Reste une grande inconnue. Les Sud-Coréens sont-ils prêts à aller plus loin vers une ouverture avec le Nord? La Banque centrale de Corée (BOK) vient de réviser à 2,7% contre 2,8% ses prévisions de croissance pour le pays en 2015. Elle l'a ramené de 3,3% à 3,2% pour l'an prochain. La consommation du pays stagne. Les prix à la consommation n'augmenteront que de 0,7% cette année. Les exportations de la Corée du Sud ne cessent de baisser depuis le début de l'année (-8,3% en septembre), notamment en raison du ralentissement de la Chine qui représente plus de 25% des ventes du pays à l'étranger. Malgré des taux d'intérêts maintenus au niveau historiquement bas de 1,5%, l'économie s'essouffle. La population vieillit, les jeunes ne trouvent pas d'emplois, ou difficilement. Ce qui se passe au nord du 38éme parallèle, de l'autre côté de la frontière, n'est pas leur priorité.

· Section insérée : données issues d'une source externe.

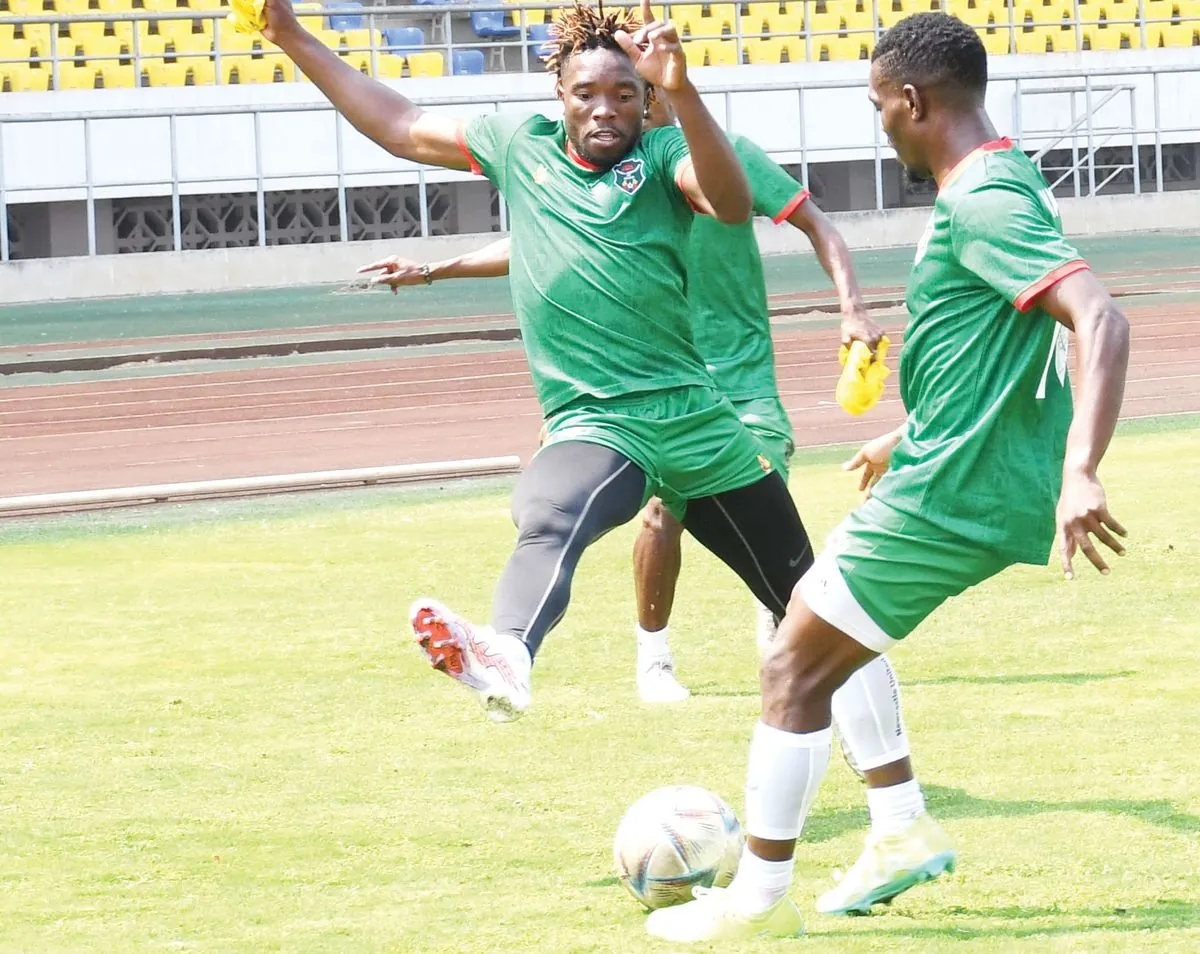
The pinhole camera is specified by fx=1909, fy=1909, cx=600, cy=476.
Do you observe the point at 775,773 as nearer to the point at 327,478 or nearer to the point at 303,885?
the point at 303,885

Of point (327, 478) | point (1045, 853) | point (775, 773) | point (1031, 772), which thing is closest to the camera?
point (775, 773)

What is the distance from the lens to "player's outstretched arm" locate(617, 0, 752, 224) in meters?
4.27

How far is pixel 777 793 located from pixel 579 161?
5.87 feet

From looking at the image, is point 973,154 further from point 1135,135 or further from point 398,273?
point 1135,135

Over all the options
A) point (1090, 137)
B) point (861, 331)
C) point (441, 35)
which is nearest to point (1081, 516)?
point (861, 331)

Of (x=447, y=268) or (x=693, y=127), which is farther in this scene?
(x=447, y=268)

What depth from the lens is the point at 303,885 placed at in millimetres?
4641

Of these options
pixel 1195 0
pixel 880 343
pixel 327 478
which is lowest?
pixel 327 478

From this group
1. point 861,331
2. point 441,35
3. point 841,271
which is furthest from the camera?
point 441,35

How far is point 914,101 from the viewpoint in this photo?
390cm

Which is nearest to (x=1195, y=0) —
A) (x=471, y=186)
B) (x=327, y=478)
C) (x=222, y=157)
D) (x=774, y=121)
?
(x=774, y=121)

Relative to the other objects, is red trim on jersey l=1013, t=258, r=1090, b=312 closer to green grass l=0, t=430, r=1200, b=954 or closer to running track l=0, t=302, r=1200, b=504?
green grass l=0, t=430, r=1200, b=954

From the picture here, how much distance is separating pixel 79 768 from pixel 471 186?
61.9 ft

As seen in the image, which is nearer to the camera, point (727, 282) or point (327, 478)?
point (727, 282)
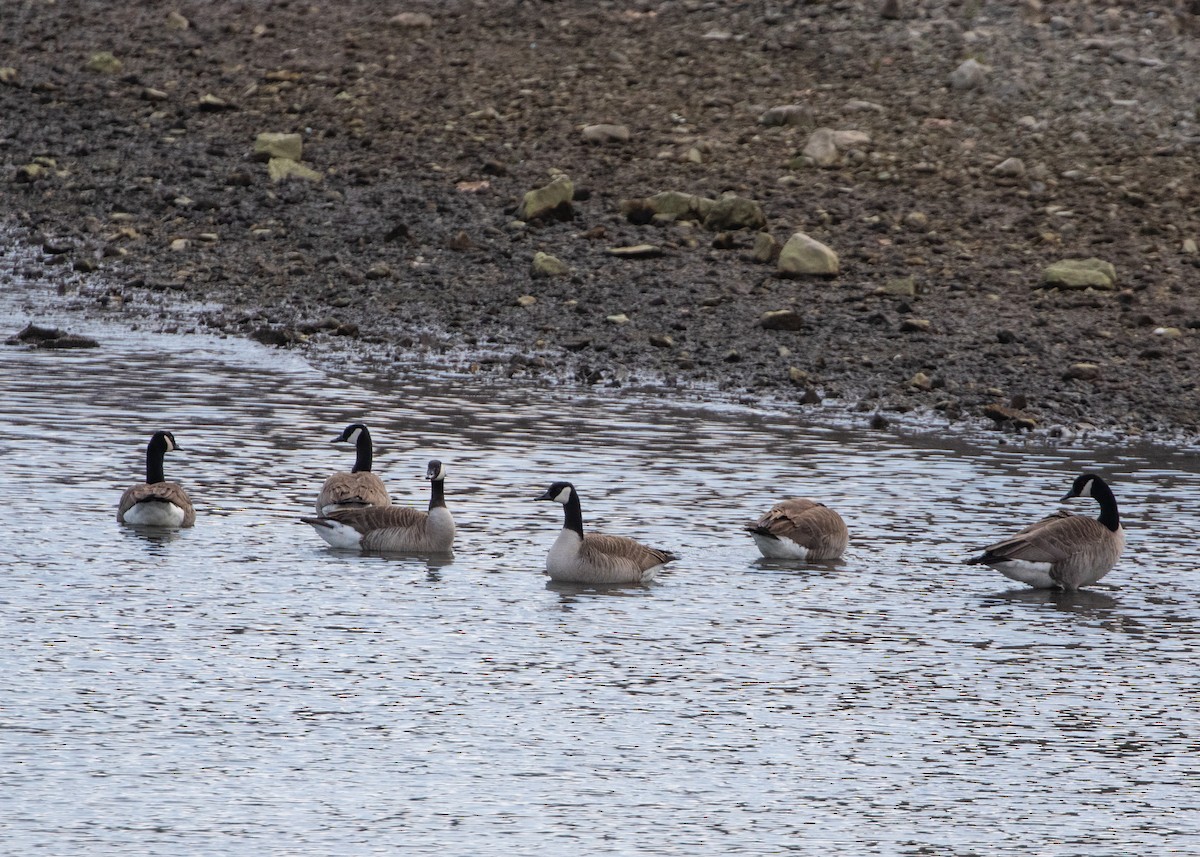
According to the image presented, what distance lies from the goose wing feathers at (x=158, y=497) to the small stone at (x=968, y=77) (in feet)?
81.9

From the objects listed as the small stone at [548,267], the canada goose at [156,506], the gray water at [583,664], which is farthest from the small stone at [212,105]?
the canada goose at [156,506]

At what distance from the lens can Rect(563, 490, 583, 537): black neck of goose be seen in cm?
1689

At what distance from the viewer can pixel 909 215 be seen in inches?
1288

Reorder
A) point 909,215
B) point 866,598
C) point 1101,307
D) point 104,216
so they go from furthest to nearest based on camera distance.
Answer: point 104,216
point 909,215
point 1101,307
point 866,598

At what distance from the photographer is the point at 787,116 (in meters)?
37.4

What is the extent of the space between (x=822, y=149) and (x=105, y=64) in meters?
16.5

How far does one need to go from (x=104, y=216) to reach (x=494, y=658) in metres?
23.1

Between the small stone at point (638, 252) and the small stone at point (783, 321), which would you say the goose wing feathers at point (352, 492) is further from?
the small stone at point (638, 252)

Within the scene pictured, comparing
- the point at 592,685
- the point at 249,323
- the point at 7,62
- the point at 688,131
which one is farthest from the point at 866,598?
the point at 7,62

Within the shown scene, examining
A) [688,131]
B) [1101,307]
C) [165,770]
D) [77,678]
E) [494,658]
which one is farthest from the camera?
[688,131]

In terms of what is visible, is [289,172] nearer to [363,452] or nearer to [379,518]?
[363,452]

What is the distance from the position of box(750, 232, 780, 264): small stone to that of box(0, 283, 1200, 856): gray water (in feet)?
27.6

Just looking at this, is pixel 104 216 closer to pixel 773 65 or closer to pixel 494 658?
pixel 773 65

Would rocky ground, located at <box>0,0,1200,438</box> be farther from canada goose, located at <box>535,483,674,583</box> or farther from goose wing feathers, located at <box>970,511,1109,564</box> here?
canada goose, located at <box>535,483,674,583</box>
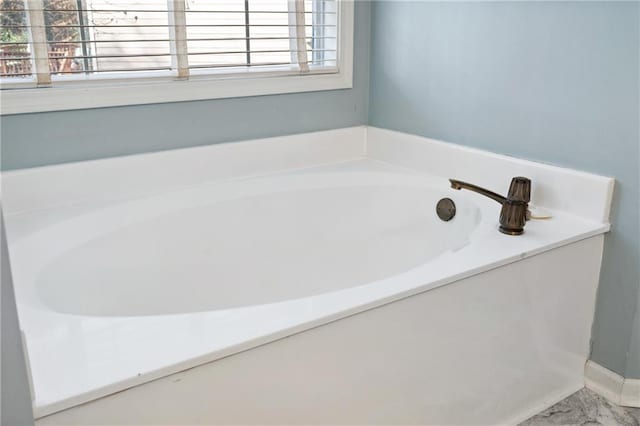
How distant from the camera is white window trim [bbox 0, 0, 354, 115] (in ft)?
5.85

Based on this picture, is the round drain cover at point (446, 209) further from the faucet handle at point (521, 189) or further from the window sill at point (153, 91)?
the window sill at point (153, 91)

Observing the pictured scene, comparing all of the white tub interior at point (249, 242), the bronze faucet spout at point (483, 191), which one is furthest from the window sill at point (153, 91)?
the bronze faucet spout at point (483, 191)

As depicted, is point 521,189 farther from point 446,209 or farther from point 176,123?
point 176,123

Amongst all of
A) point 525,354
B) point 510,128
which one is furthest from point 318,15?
point 525,354

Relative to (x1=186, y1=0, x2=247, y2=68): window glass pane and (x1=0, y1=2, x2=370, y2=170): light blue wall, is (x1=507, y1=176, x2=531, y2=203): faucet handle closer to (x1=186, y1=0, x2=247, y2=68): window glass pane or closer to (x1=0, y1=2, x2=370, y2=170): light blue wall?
(x1=0, y1=2, x2=370, y2=170): light blue wall

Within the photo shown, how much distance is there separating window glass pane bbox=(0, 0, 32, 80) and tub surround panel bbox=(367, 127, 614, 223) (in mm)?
1342

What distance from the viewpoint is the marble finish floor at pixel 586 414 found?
5.68 feet

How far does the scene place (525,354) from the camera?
1687 millimetres

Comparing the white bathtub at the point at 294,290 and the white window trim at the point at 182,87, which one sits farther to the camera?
the white window trim at the point at 182,87

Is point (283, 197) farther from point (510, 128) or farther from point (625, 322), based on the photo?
point (625, 322)

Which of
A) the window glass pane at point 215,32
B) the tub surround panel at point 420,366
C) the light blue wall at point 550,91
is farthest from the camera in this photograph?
the window glass pane at point 215,32

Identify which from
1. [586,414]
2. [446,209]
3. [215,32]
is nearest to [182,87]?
[215,32]

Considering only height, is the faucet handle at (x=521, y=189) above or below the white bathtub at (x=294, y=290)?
above

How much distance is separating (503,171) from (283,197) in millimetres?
779
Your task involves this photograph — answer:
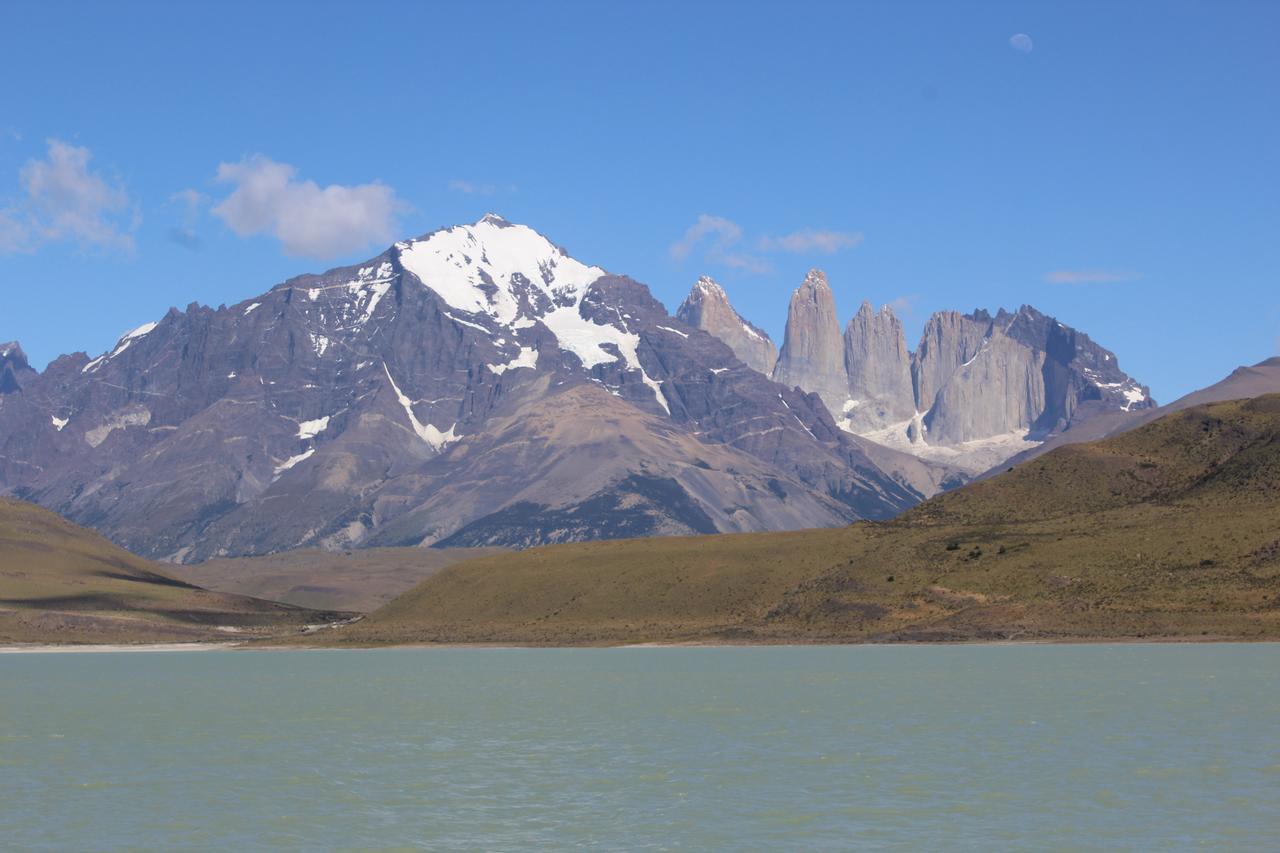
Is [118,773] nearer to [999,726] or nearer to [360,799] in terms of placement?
[360,799]

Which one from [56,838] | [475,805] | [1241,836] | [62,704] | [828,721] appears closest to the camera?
[1241,836]

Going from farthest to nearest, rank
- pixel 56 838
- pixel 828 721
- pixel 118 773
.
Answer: pixel 828 721 < pixel 118 773 < pixel 56 838

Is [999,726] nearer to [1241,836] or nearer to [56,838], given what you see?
[1241,836]

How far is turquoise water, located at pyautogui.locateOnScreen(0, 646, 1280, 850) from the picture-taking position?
56906 millimetres

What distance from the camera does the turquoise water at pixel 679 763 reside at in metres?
56.9

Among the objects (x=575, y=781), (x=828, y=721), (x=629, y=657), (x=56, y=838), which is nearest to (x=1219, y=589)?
(x=629, y=657)

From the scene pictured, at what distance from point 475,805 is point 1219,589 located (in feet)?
479

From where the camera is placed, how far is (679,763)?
77.1m

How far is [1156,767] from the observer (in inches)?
2749

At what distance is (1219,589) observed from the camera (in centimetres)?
18700

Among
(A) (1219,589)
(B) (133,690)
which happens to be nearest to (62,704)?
(B) (133,690)

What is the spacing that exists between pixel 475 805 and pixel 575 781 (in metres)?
8.07

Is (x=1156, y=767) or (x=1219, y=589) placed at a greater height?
(x=1219, y=589)

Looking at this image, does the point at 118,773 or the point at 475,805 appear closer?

La réunification, "ce devrait être notre rêve à tous de quelque côté de la frontière que nous nous trouvions. Pourtant, beaucoup de Sud-Coréens considèrent cette perspective avec inquiétude. Trop de choses nous séparent", résume très bien la transfuge nord-coréenne Hyeonseo Lee dans son livre "La fille aux sept noms", qui vient de sortir en France.